Husband of missing woman charged with murder
Husband of missing Massachusetts woman charged with murder 02:25

The Serbian mother of a Massachusetts woman who has been missing since New Year's Day and whose husband is charged with murder, will ask the United States for official information about her daughter's disappearance, Serbia's Foreign Ministry said Saturday.

Milanka Ljubicic, the mother of Ana Walshe, signed a formal request to receive documentation about the case as next of kin, the ministry said in a statement. The request has been sent to Serbia's Consulate in New York and will be submitted to relevant U.S. authorities, the ministry added.

Brian Walshe, 47, has been charged with murder in the case of Ana Walshe, 39, whose body hasn't been found. The couple, who have three young children who are now in state custody, lived in the affluent coastal community of Cohasset, about 15 miles southeast of Boston.

Ana and Brian Walshe. Photos from Cohasset Police and Greg Derr/The Patriot Ledger via AP, Pool

Ana Walshe was reportedly last seen leaving their home in the early morning hours of Jan. 1, purportedly to take a ride-hailing vehicle to Logan International Airport for a flight to Washington, authorities said. But police have found no indication that she either took a vehicle or boarded any flight out of Logan.

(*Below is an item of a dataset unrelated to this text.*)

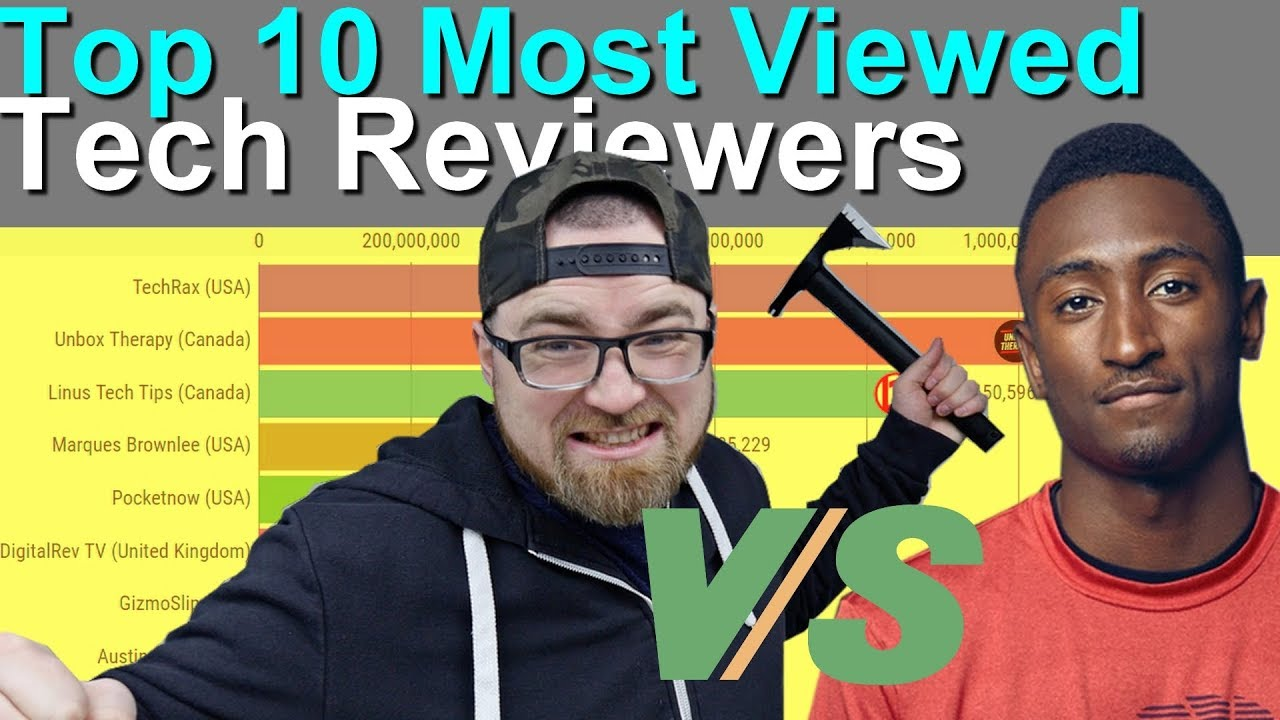 Top 10 Most Viewed Youtube Tech Reviewers Ranking History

She was reported missing Jan. 4 by her employer in Washington, where the couple has a home and to which she often commutes during the week for work at a real estate company, authorities said.

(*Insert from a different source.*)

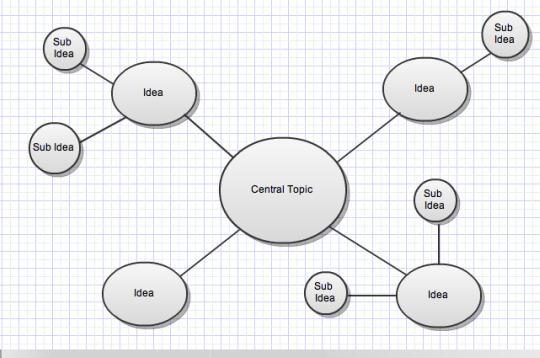 4 Online Spider Diagram Maker Websites Free Manual Guide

Prosecutors said earlier this week that Brian Walshe had used his son's iPad to to look up ways to dismember and dispose of a body, and that items belonging to the woman with Ana Walshe's DNA were found at a trash processing facility. Officials also found trash bags with blood, a hatchet, a hacksaw, a rug and used cleaning supplies.

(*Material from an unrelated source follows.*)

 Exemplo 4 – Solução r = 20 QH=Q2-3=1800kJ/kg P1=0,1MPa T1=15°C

One of the searches Walshe conducted early on the morning of New Year's Day was "10 ways to dispose of a dead body if you really need to," prosecutor Lynn Beland said in court.

Other searches Beland said Walshe conducted that morning were "how long before a body starts to smell," "how to stop a body from decomposing," "how long does someone to be missing to inherit," "can you throw away body parts," "dismemberment and the best ways to dispose of a body" and "how to clean blood from wooden floor."

Walshe's disappearance has been followed closely in her native Serbia where her mother still lives. Ms. Ljubicic has told local media she could not believe that her son-in-law would harm her daughter.